The King's Speech, the British and their monarchs

Is the success of The King's Speech only down to the fact that it is a very good film or are deeper themes at work?

    The King's Speech is a well directed, well acted, and thoroughly enjoyable film.

    It tells the story of Britain's constitutional crisis in the 1930's, when a reluctant George VI came to the throne following the abdication of his brother, Edward VIII.

    The new King struggled to overcome a speech disability, as the Nazi shadow loomed ever larger over Europe.

    Pundits predict it will win a slew of Oscars (it's been nominated for 12).

    It's a box-office hit in America, Australia, and, above all, Britain.

    At my local cinema in London, it's being shown concurrently on several screens, to meet public demand.

    But is the success of The King's Speech only down to the fact that it is a very good film?

    That question is asked in a couple of interesting articles I've come across recently.

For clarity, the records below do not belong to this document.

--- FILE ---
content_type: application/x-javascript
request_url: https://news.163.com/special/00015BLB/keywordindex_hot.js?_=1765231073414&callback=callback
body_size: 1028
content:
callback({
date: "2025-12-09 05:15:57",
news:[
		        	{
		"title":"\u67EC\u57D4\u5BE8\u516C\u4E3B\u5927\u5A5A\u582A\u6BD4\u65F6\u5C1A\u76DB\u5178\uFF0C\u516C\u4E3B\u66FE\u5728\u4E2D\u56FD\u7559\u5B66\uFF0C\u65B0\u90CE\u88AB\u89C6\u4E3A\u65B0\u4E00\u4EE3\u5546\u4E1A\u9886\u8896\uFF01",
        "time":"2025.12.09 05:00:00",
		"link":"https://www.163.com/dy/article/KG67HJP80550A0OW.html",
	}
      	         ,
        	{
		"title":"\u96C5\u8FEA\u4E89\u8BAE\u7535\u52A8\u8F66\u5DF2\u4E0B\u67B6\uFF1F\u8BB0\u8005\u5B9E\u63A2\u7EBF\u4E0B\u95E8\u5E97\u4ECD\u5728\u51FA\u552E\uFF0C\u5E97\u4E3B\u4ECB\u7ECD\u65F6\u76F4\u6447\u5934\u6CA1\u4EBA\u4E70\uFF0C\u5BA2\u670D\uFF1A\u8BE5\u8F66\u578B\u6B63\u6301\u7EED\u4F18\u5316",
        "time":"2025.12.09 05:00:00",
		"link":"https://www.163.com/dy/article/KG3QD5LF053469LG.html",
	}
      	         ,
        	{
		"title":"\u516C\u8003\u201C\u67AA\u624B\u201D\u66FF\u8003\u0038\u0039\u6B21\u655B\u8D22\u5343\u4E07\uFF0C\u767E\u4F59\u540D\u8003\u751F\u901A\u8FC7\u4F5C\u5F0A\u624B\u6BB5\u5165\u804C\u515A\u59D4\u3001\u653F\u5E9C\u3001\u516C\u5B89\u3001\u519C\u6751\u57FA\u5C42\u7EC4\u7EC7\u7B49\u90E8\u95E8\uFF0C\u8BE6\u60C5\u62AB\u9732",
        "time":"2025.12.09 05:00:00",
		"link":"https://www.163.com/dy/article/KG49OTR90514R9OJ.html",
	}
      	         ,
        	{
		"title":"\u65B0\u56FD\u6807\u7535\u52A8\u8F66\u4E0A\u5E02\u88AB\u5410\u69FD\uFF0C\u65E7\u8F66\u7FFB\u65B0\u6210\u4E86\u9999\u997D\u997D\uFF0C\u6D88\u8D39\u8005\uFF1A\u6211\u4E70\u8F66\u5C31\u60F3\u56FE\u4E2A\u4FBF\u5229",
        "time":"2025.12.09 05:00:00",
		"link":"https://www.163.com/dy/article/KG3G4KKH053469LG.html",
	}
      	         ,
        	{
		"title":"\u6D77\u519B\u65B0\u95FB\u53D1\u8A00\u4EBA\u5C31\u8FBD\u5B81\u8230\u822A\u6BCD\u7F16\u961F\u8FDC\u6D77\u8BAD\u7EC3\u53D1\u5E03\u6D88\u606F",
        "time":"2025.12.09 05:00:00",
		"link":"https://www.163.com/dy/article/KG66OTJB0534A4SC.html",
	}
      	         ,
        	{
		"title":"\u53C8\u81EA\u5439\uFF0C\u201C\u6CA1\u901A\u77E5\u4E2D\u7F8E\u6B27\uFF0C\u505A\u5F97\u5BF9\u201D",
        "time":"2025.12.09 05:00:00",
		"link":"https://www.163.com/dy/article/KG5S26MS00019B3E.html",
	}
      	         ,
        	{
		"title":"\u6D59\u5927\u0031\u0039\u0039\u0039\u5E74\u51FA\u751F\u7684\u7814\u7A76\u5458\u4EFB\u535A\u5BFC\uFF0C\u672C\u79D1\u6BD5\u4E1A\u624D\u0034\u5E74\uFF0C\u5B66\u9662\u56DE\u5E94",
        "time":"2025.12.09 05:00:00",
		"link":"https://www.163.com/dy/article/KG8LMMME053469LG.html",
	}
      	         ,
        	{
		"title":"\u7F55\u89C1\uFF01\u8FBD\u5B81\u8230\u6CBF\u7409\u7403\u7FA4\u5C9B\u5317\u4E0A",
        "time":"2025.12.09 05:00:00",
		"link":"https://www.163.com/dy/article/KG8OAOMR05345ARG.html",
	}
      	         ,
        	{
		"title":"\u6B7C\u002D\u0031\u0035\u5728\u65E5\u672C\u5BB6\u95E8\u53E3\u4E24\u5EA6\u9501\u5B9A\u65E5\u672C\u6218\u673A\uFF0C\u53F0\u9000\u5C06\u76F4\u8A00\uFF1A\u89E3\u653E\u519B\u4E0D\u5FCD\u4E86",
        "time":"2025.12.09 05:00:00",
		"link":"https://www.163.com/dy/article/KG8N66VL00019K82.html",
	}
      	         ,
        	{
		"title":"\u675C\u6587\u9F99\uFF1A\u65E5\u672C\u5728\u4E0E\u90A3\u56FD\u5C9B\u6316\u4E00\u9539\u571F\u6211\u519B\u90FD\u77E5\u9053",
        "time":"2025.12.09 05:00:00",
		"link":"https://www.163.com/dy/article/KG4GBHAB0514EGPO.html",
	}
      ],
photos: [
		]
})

    This one, from the Economist, argues that the extreme public enthusiasm "is a form of narcissism", in response to a film that is "deeply flattering" to the British.

    Hence its popularity.

    Another writer, in the Guardian, believes that the enthusiastic reception for The King's Speech shows just how entrenched affection is for the royal family in the UK.

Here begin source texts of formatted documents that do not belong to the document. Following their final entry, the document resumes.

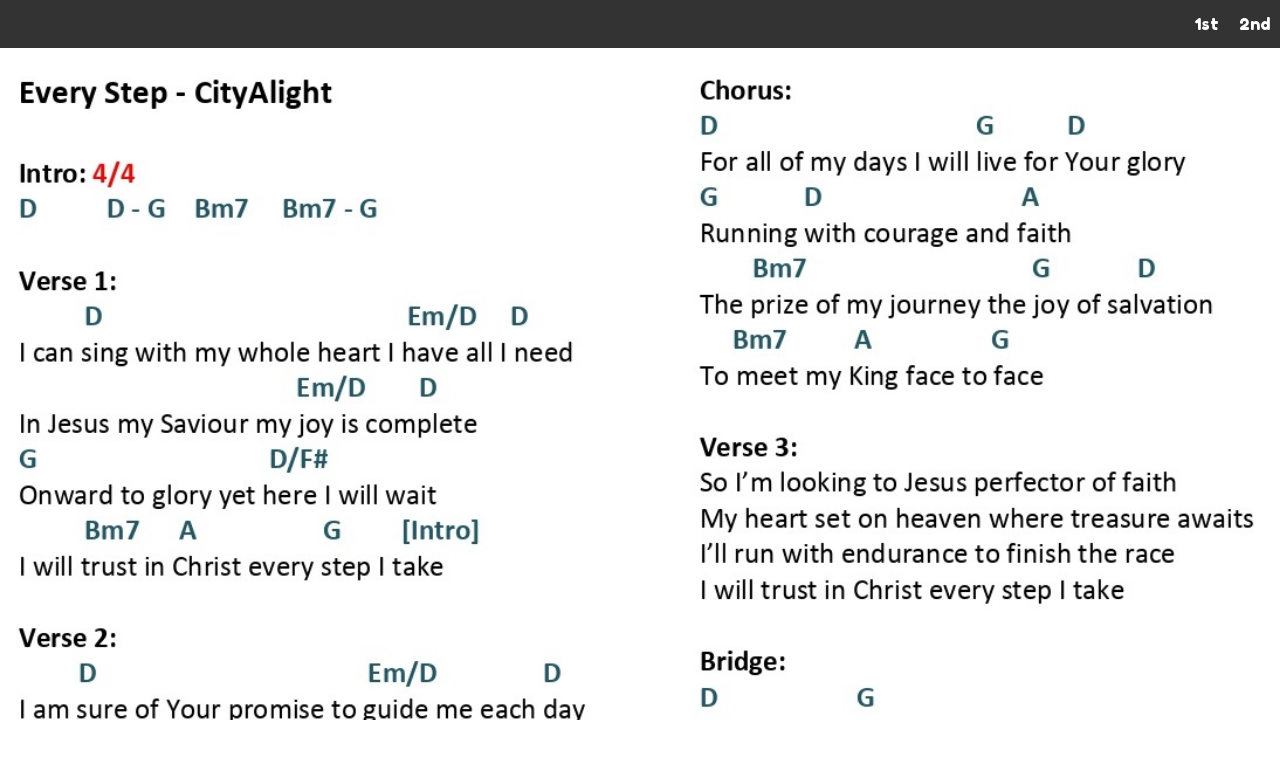

--- FILE ---
content_type: text/html
request_url: https://livingchords.com/others/E/Every_Step_CityAlight/D.html
body_size: 240
content:
<!DOCTYPE html>
<html>
	<head>
	    <meta name="viewport" content="width=device-width, initial-scale=1.0">
		<link href="https://fonts.googleapis.com/css?family=Fredoka+One&display=swap" rel="stylesheet"> 
		<link rel="stylesheet" href="/chords.css" type="text/css">
		<meta charset="UTF-8">
		<script src="https://kit.fontawesome.com/7bfcf23349.js"></script>
		<link rel="icon" href="/logo.png" type="image/gif" sizes="16x16">		
		<title>Everything That Has Breath - Hillsong Worship</title>
	</head>
	<body>
	<div class="rem">
		<ul>
			<li style="float:right;"><a href="#">2nd</a></li>
			<li style="float:right;"><a href="#">1st</a></li>
			<li><a href="/others/E.html"><i class="fas fa-arrow-left"></i></a></li>	
		</ul>
	</div>
	<img src="photos/D.jpg" style="width:100%;">
	<div class="trans">
		<ul>
			<li><a href="C.html">C</a></i>
			<li><a href="Db.html">C#</a></i>
			<li><a href="#" class="active">D</a></i>
			<li><a href="Eb.html">D#</a></i>
			<li><a href="E.html">E</a></i>
			<li><a href="F.html">F</a></i>
			<li><a href="Gb.html">F#</a></i>
			<li><a href="G.html">G</a></i>
			<li><a href="Ab.html">G#</a></i>
			<li><a href="A.html">A</a></i>
			<li><a href="Bb.html">A#</a></i>
			<li><a href="B.html">B</a></i>
		</ul>
	</div>
	</body>
</html>

--- FILE ---
content_type: text/css
request_url: https://livingchords.com/chords.css
body_size: -110
content:
body {
margin:0;
padding:0;
font-family:Fredoka One;
}

.rem ul {
  list-style-type: none;
  margin: 0;
  padding: 0;
  overflow: hidden;
  background-color: #333;
  width: 100%;
}

.trans ul {
  list-style-type: none;
  margin: 0;
  padding: 0;
  overflow: hidden;
  background-color: #333;
  width: 100%;
}

li {float:left;}

li a {
  display: block;
  color: white;
  text-align: center;
  padding: 14px 10px;
  text-decoration: none;
}

li a:hover:not(.active) {
  background-color: #111;
}

.active {
  background-color: #4CAF50;
}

    So, bad news for Britain's republicans, or, as the Guardian calls them, "those who would hope one day, after the Queen has gone, to replace the monarchy with something fair and democratic".

    In fact, it's probably not going to be an easy year for British republicans.

    We are, of course, now less than 100 days from a royal wedding.

    Expect an orgy of media coverage in the run-up to the event at Westminster Abbey, on April 29th, when William and Kate say their vows. 

    Even Al Jazeera English, perhaps not the channel of choice for dedicated royal watchers, may find it difficult to resist.

    However, a Republican organisation  ("campaigning for a democratic alternative to the monarchy") says that the royal wedding may prove a blessing in disguise.

    It claims to have attracted hundreds of new members since William and Kate announced their engagement.

    And it challenges the BBC, Britain's national broadcaster, to represent the views of "at least 10 million Republicans" in its wedding coverage.

    The organisation's spokesman, Graham Smith, was in bullish mood when I put it to him that The King's Speech had captured the mood of an instinctively pro-monarchist Britain.

    "There's no evidence to support that premise", he said, "most people can't remember George VI, so it's like a fairytale, but a film about Prince Charles would evoke a very different reaction".

    Mr Smith will be organising an alternative, non-royal public event in London on April 29th ... details to appear on his website soon.